Summary:
The authors in this paper propose Rhea, a system which automatically generates and executes storage-side filters for unstructured text data. It extracts both row filters (which selects irrelevant rows/lines in the input) and column filters (which select irrelevant columns in the surviving rows). It uses static analysis of application code to generate safe and stateless filters. As for the evaluation, the results showed that Rhea filters reduces job runtime by up to 5 times and dollar costs by up to 13
times!
Pros:
For sure the main advantage of MemC3 is to reduce the bandwidth cost of transferring redundant data from storage to computation by retaining both the unstructured storage and cloud storage.
In addition, it’s a plus that it can have false positives (return true for records that do not affect the output), but it cannot have false negatives.
Cons:
Unfortunately at this point Rhea is supporting Map-Reduce and Java language.

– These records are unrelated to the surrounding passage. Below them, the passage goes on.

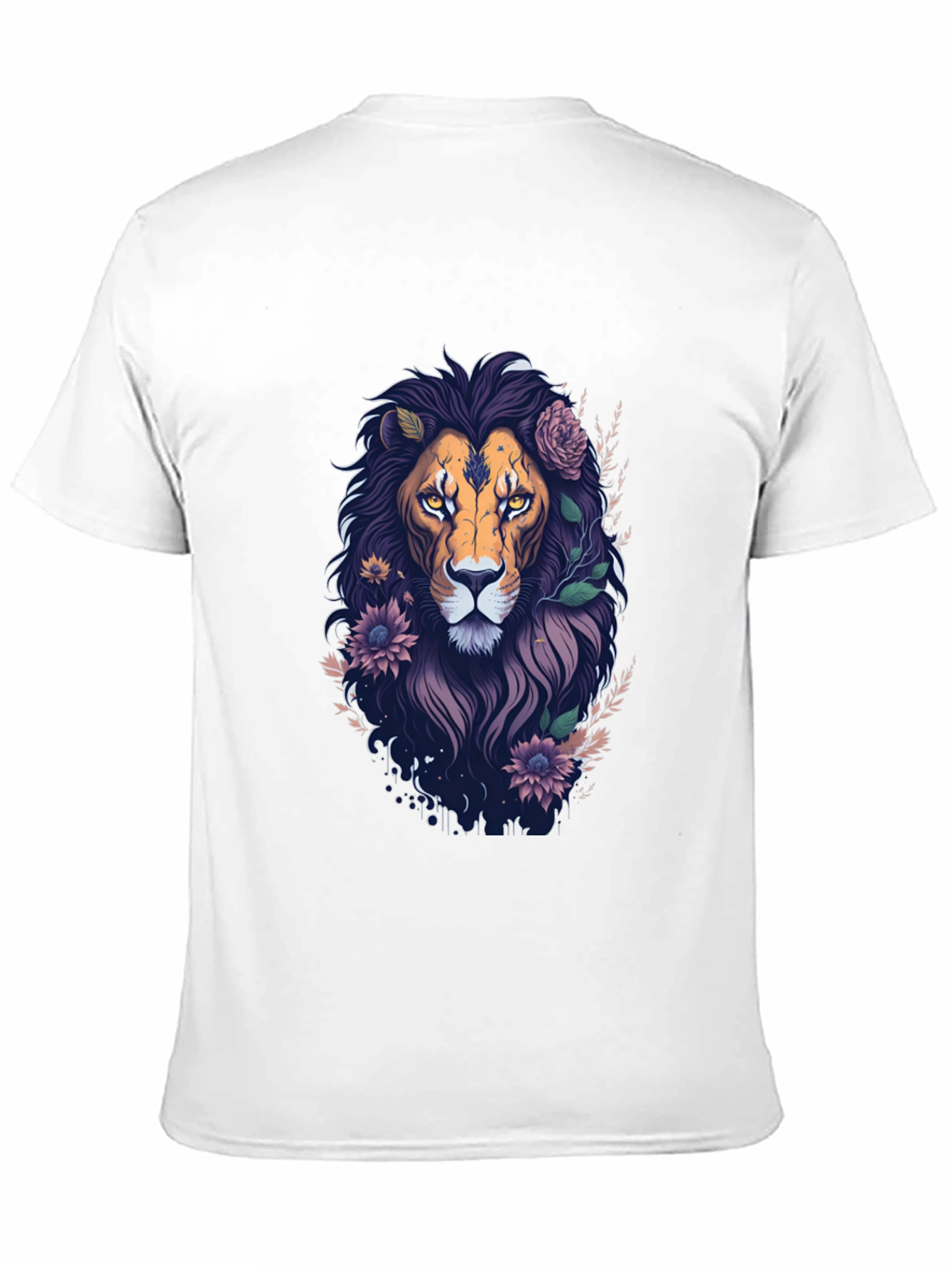 Floral Lion Graphic Tee - Black Cotton T-Shirt
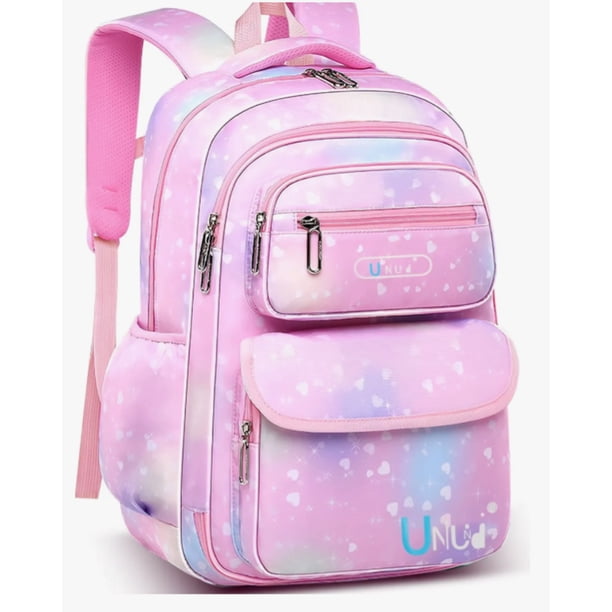 Mochila Escolar Kawaii Para Niñas De Primaria Secundaria Gran Capacidad Con Apertura 180grados Modelo Rosado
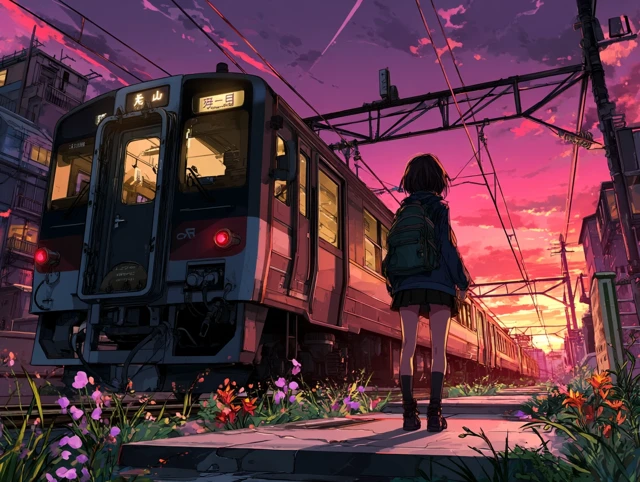 Anime Girl at Train Station Sunset Scene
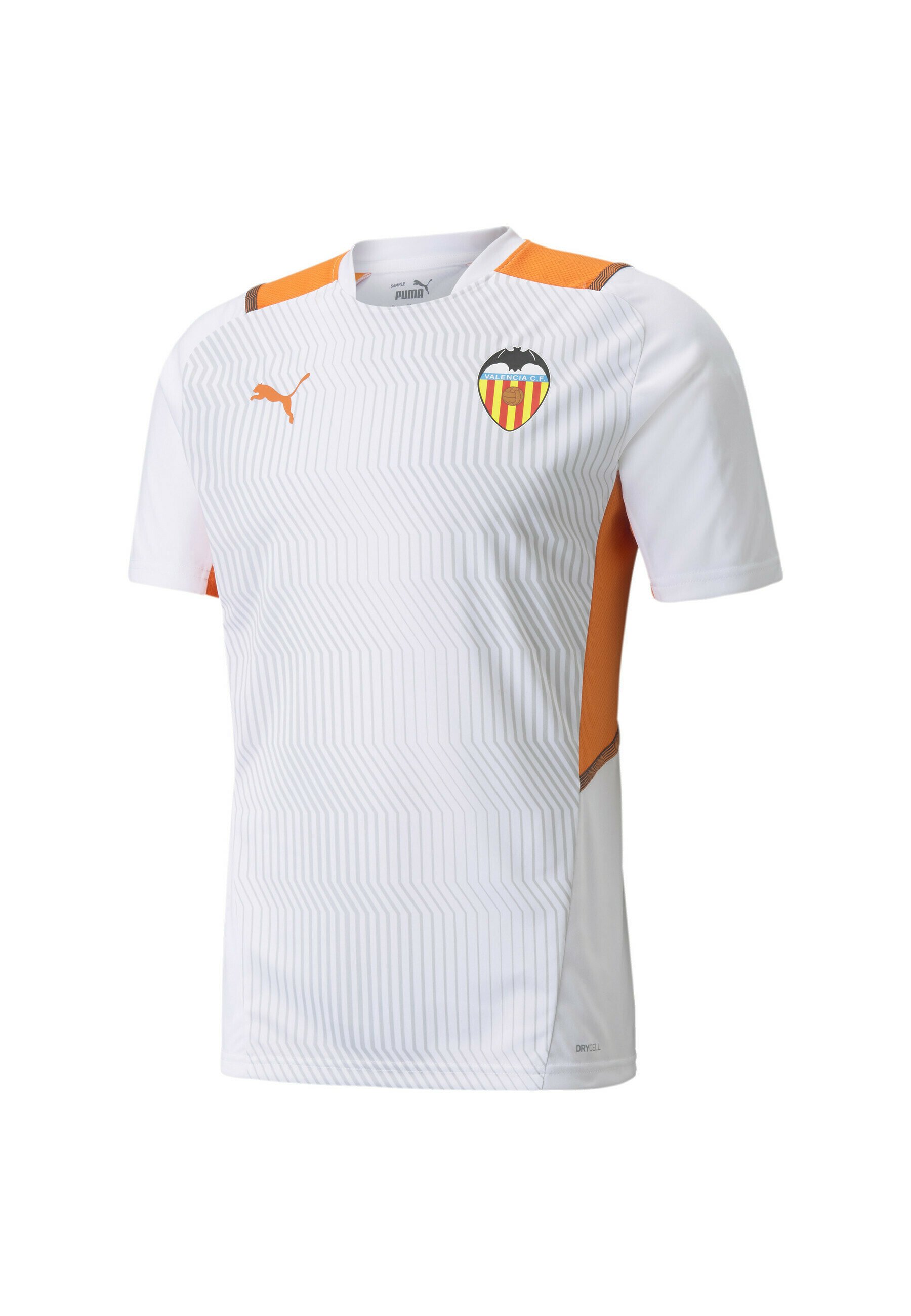 white and orange puma shirt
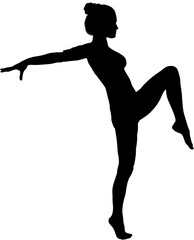 Silhouette female athlete standing on one leg 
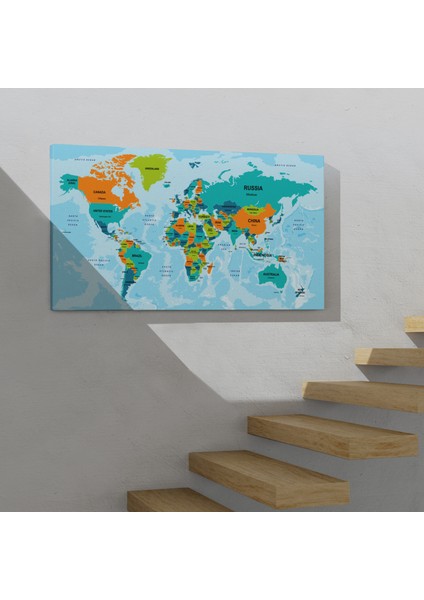 Dünya Haritası Ülke Başkentli Okyanuslu ve Dekoratif Kanvas Tablo ( Üç Parça ) modelleri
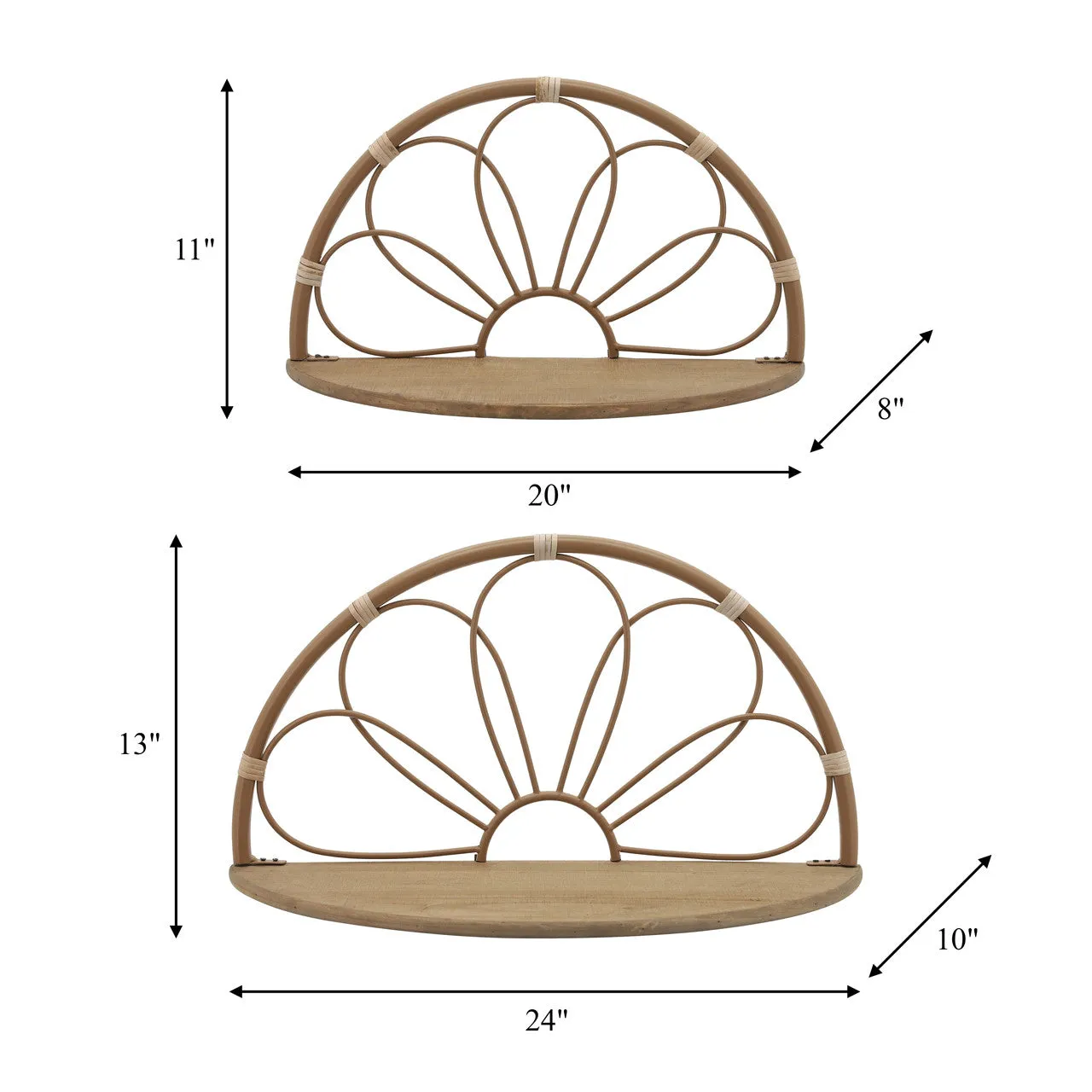 Metal, S/2 11/13" Arched Flower Wall Shelves,brown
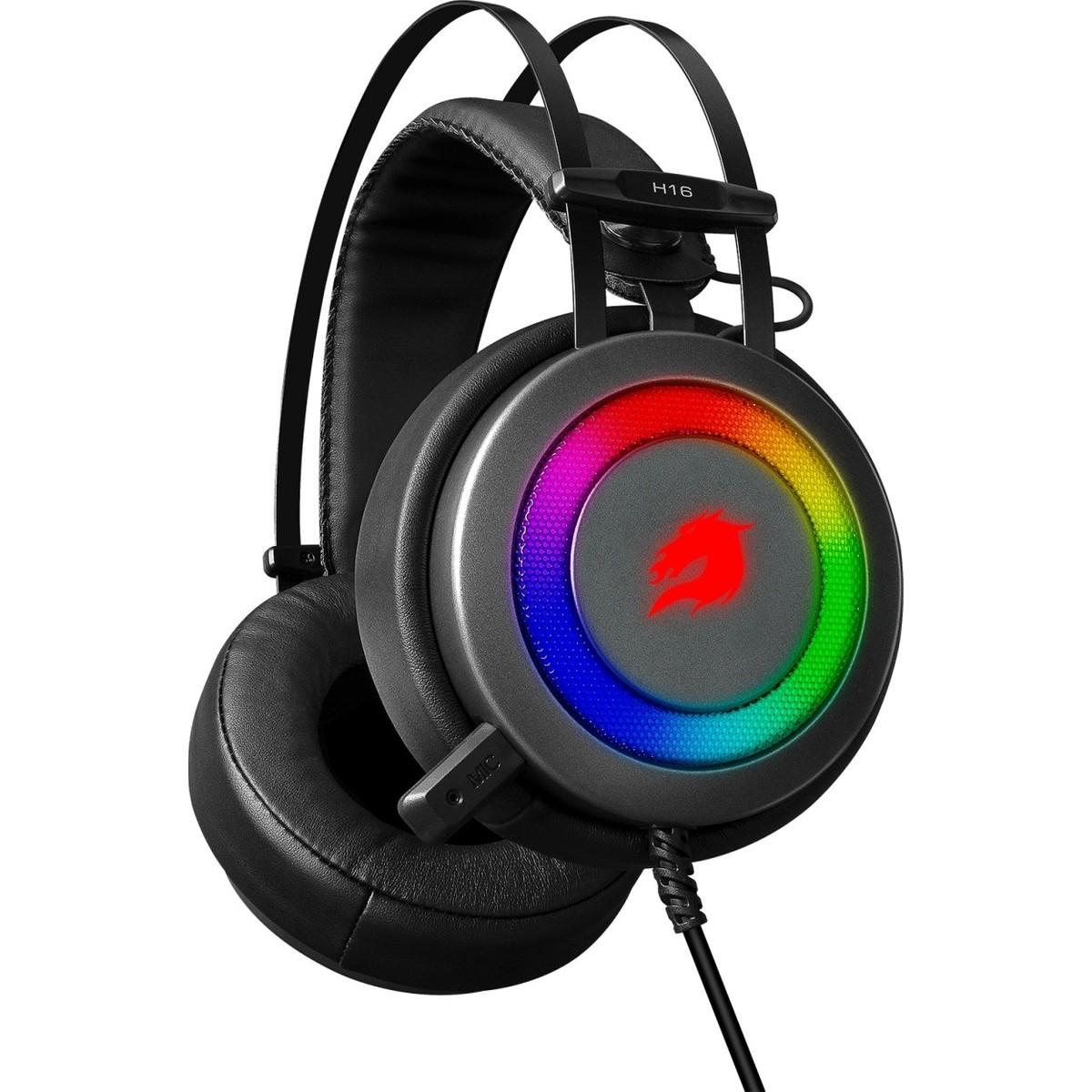 Kulaklıklarında RGB aydınlatma ve kırmızı ejderha logosu bulunan siyah oyuncu kulaklığı.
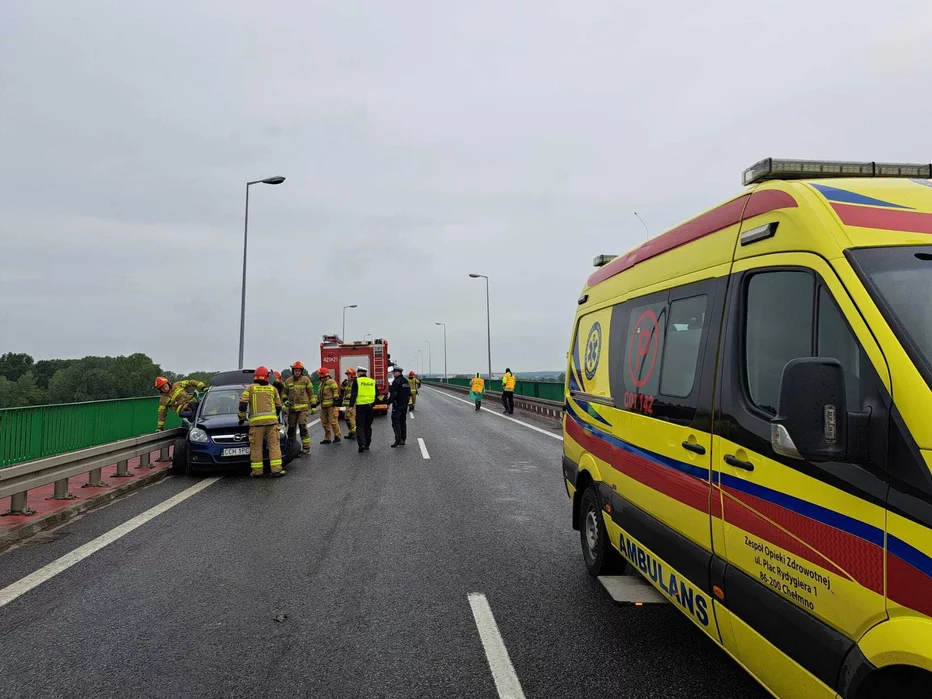 Wypadek na moście na DK 91 w Chełmnie/ Fot. KP PSP Chełmno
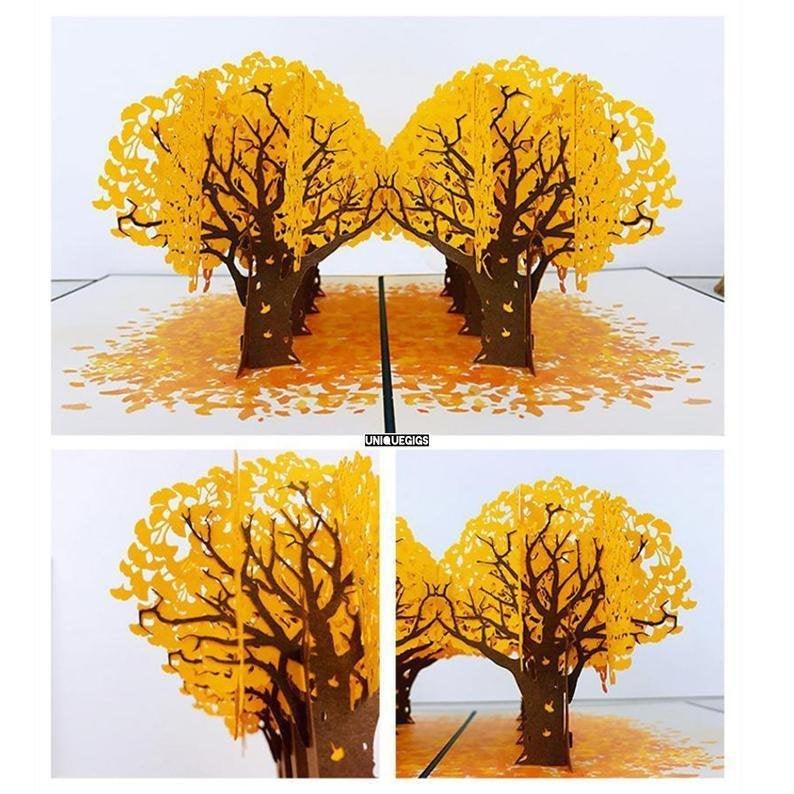 Luxury Art Ginkgo Forest Pop Up Card / Floral Tree Pop Up Cards / Birthday Pop Up Cards / 3D - Lasercutwraps Shop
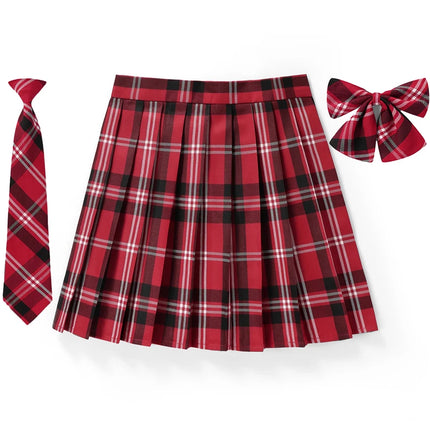 Damen Plissierter Schottenrock mit Fliege XS-5XL Harajuku Preppy Japanische Schuluniformen Mini Rock Sommer Jupe Kawaii für Mädchen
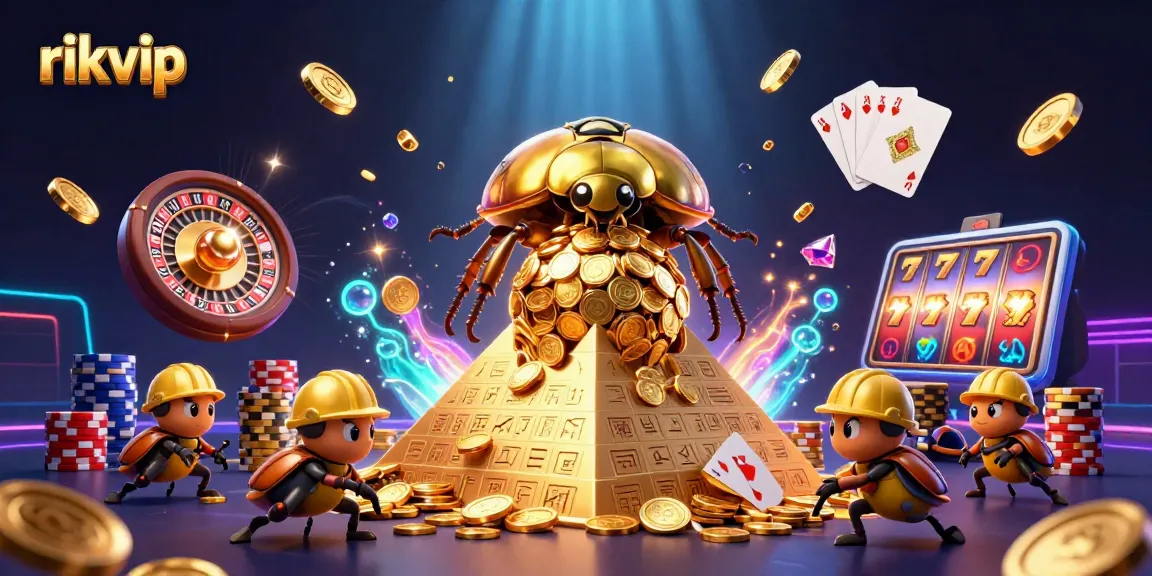 Experience thrilling online gaming at rikvip with vibrant visuals of casino elements and gold.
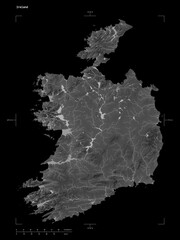 Ireland shape isolated on black. Grayscale elevation map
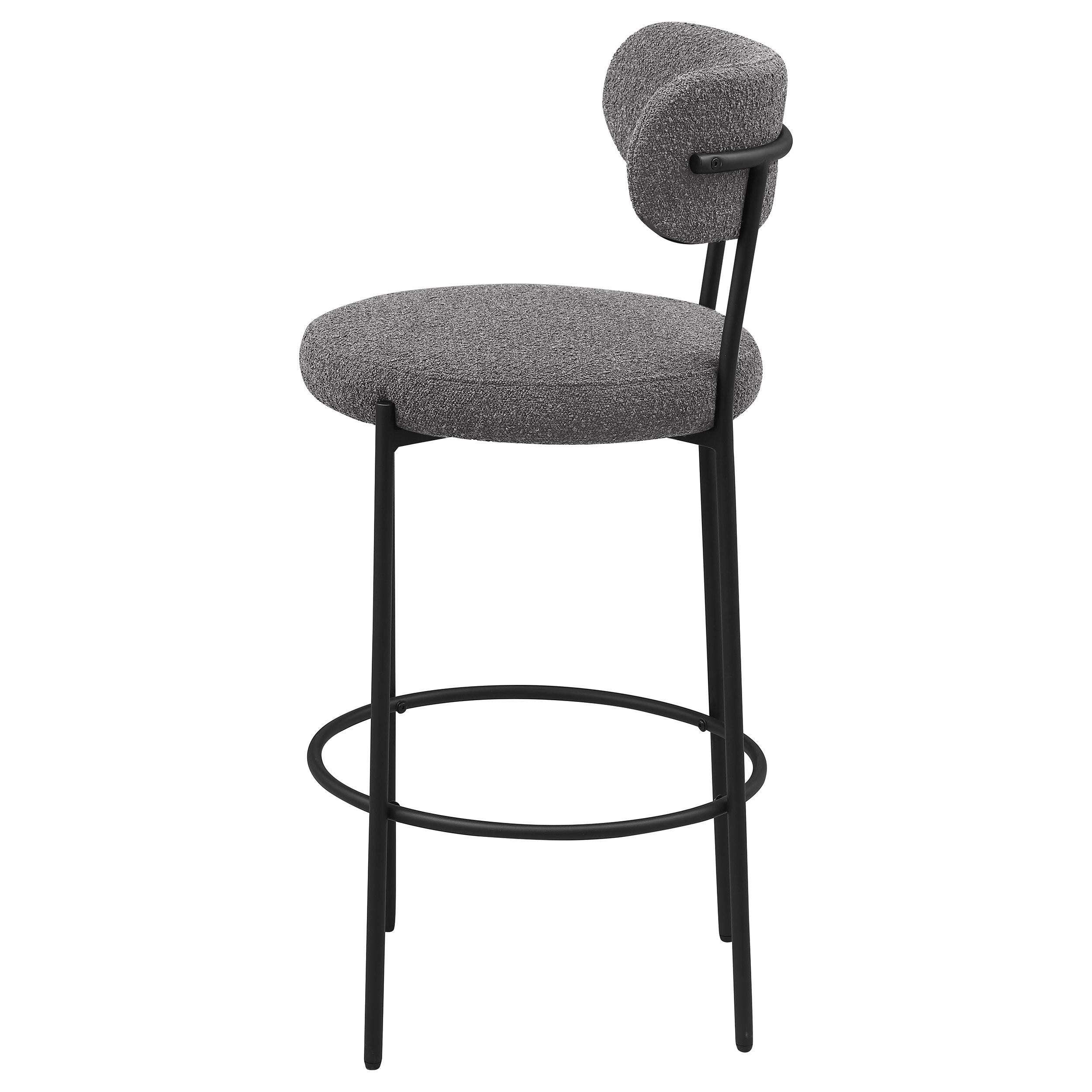 Viola Boucle Upholstered Bar Stool Black (Set of 2) - 108199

Also it was not clear for me a general overhead of filters, maybe in terms of CPU and energy usage.
Thought for further development:
For sure one option that the authors also mentioned themselves was to generalize Rhea to support other format such as binary formats, and XML. Also data processing tools and runtimes other than Hadoop and Java could be considered.
Critiques/Questions:
Like I said previously, I’d like to know what tools other than Map-Reduce can be leveraged.